Apporter la connaissance des pays clients


C’est aussi pour cela que les négociants en Bestiaux souhaitent « revenir vers les races », d’où la présence de la FFCB au Mondial du Charolais ou prochainement au concours national des Blondes d’Aquitaines.
Ce qui n’empêchait pas Gérard Poyer, le président de la FFCB, de donner un avis tranché : « Actuellement, la FNB nous excite. Oui, nous allons faire monter les prix. Nous devons maitriser nos coûts et nous organiser pour cela. Mais eux aussi (les éleveurs, NDLR), doivent écouter nos conseils. On a la connaissance des clients, les demandes des pays. Et, notre génétique, pillée pour faire des croisements, est à la source de nos problèmes et nous prive maintenant de nouveaux marchés (des pays émergents, NDLR). Il faut faire sauter les blocages et oser dire que l’on peut croiser des races », lançait-il.
En tout cas, les négociants en bestiaux ne veulent pas se poser en donneurs de leçons pour autant mais demandent plutôt la paix dans la filière. « On va accompagner les éleveurs même si on doit se prendre des claques à l’export. Ce qui est important c’est que certains donnent l’exemple pour redémarrer la dynamique. On va gagner ensemble, avec eux et à côté des coopératives et abatteurs », appelait-il de ces vœux. L’occasion de faire le parallèle avec la structure nationale, FC2A (Fédération du commerce agricole et agroalimentaire) qui regroupe tous les commerçants agricoles et agroalimentaires pour leur « donner du poids politique » au national, notamment en comparaison de Coop de France. C’est aussi pour cela que les négociants en bestiaux ont commandité une étude (voir encadré) montrant qu’ils sont des « banquiers » et acteurs « fiables » de la filière élevage, revendiquant entre 60 et 65 % de part de marché –en terme de chiffre d’affaires– en France.

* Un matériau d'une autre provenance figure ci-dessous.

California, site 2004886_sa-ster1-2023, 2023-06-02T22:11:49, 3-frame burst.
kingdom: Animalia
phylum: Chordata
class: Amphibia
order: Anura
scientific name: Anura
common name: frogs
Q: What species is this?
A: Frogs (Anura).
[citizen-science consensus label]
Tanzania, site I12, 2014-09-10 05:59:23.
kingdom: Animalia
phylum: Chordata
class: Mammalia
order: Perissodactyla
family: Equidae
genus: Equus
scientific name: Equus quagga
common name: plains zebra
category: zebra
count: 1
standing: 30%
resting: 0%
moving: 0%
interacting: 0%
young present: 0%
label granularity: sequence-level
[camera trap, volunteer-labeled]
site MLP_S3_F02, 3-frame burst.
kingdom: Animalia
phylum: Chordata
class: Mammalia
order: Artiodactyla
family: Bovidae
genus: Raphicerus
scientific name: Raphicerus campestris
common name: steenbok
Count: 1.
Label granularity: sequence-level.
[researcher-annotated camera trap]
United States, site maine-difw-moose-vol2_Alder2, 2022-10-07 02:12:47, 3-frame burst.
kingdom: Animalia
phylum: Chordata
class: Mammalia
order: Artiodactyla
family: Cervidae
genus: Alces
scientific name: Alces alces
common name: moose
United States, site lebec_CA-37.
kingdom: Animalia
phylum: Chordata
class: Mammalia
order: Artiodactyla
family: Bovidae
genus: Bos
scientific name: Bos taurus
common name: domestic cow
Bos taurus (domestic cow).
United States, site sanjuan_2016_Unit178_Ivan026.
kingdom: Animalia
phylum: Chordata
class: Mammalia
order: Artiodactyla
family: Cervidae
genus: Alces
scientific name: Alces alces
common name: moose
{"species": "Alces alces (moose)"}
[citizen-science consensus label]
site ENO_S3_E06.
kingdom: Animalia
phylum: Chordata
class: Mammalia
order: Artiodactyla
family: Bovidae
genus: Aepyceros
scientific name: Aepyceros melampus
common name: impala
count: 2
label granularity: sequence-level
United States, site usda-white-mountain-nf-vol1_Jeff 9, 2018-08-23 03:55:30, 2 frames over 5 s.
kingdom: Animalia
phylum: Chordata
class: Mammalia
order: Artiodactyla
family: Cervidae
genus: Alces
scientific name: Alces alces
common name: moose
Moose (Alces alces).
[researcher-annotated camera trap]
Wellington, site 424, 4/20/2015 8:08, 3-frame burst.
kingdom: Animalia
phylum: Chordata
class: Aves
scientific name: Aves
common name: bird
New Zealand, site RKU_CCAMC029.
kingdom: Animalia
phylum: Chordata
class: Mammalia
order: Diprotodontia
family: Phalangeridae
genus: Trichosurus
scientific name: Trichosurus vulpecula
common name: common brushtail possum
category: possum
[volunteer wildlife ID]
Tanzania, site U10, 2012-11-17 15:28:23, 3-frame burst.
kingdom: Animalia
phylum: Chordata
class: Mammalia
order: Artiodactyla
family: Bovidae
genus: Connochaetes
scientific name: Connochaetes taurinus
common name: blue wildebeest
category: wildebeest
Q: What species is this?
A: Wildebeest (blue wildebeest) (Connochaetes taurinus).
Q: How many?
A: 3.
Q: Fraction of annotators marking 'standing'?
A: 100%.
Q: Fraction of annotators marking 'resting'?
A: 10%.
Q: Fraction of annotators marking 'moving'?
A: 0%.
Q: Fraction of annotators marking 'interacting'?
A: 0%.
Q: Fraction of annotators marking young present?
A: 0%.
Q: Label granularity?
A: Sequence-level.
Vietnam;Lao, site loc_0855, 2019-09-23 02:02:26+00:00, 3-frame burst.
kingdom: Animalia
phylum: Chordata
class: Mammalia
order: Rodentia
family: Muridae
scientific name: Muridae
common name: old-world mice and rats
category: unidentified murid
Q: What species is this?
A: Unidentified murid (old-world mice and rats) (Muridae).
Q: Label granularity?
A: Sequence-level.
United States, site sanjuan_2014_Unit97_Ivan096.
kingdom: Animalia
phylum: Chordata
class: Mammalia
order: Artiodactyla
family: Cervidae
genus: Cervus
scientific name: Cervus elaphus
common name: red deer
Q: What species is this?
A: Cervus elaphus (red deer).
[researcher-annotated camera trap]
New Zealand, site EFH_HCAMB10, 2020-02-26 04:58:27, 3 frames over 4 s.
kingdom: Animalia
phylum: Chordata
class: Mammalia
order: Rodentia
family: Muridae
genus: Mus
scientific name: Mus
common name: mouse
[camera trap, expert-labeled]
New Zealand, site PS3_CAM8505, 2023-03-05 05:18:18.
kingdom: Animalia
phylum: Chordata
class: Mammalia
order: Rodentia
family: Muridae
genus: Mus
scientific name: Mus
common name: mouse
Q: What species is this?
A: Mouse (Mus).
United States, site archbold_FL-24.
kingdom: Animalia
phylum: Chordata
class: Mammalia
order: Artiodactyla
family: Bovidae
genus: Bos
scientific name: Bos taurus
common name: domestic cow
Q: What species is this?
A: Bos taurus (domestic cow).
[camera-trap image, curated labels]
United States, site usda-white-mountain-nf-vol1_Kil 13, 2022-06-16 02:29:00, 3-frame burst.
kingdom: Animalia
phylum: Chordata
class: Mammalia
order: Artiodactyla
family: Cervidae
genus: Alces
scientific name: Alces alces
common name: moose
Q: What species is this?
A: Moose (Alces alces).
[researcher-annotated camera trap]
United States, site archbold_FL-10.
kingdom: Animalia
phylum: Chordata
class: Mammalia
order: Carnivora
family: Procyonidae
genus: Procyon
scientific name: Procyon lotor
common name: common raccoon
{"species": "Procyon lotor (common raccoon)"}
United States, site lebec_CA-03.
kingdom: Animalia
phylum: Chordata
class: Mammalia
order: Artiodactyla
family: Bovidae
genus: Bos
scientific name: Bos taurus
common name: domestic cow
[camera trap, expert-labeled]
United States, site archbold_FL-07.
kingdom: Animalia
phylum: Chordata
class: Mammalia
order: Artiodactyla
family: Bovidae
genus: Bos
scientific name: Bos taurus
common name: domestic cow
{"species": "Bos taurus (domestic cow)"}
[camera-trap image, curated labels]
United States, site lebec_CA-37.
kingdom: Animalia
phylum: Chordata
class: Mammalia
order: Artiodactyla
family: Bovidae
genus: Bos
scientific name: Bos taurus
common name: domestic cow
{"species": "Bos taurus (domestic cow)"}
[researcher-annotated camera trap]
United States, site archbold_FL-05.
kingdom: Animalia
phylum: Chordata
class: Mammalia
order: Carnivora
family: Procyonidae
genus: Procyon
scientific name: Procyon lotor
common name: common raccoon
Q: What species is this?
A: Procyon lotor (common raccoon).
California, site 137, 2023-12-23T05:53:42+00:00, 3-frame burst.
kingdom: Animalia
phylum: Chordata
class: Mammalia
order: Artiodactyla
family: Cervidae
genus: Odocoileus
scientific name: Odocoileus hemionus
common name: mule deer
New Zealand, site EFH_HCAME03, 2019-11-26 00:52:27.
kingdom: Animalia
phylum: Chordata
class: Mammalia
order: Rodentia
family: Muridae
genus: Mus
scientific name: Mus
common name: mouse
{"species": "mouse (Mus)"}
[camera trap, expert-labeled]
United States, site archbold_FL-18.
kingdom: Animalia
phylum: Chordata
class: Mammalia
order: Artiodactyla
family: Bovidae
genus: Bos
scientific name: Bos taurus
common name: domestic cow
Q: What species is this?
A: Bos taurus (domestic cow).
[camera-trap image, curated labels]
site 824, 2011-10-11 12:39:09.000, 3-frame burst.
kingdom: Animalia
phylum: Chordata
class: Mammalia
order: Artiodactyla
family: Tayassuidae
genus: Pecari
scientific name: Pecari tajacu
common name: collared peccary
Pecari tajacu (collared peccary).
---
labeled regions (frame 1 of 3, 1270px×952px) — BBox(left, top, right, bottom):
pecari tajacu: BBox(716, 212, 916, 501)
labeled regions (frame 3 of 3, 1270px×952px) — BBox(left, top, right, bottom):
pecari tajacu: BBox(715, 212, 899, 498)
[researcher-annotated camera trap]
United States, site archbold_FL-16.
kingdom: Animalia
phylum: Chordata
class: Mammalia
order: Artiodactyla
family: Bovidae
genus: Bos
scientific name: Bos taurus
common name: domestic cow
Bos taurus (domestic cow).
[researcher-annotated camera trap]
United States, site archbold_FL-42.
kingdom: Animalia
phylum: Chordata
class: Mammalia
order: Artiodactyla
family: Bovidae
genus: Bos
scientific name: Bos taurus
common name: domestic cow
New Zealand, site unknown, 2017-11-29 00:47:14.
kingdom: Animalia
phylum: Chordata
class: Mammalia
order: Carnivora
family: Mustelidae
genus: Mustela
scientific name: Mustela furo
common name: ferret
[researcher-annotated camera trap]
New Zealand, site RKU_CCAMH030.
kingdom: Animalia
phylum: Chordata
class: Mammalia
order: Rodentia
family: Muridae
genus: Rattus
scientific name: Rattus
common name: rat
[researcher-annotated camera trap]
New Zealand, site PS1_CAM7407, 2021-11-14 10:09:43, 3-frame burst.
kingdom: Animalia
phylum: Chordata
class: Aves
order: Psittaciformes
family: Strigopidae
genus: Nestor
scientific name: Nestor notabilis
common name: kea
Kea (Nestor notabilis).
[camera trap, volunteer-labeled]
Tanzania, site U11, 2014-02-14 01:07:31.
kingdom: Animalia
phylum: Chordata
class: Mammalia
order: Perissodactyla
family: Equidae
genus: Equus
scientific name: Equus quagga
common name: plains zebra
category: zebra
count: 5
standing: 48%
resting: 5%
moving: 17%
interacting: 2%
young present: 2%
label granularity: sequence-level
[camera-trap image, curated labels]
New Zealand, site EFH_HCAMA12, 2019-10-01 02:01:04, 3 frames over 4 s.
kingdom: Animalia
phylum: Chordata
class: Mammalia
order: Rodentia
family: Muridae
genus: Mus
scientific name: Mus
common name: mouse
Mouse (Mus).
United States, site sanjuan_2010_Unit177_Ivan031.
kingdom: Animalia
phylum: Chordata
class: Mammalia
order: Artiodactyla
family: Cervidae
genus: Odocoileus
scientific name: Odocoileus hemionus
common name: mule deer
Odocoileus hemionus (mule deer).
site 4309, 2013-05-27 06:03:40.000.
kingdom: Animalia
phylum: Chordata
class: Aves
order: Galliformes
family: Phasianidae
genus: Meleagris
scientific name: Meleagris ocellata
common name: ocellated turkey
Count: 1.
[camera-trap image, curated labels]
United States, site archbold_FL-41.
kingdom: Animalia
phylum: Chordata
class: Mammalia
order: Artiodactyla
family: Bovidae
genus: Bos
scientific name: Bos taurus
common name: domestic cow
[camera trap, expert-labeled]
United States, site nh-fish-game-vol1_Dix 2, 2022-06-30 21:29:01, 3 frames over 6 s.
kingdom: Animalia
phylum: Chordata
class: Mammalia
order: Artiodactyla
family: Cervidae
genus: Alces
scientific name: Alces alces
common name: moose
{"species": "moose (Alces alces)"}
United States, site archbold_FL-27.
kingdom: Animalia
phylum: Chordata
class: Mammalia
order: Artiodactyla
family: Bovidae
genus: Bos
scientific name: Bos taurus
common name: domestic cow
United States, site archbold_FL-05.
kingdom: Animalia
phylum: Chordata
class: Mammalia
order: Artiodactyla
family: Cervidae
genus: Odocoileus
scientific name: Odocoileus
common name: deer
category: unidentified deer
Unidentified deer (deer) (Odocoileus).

« Banquiers fiables » de la filière


Du cabinet JBG Consultants à Rennes, Clarisse Hamon a été mandatée pour suivre un panel de négociants pour analyser leurs résultats économiques et financiers. Une étude sur une période de neuf années, suffisamment renseignée pour que FranceAgriMer puisse la prendre en considération. Cela va dans le sens des axes que s’est fixée la FFCB, « suggérer et peser sur les normes, la réglementation et les pratiques professionnelles », expliquait le directeur, Hugues Beyler.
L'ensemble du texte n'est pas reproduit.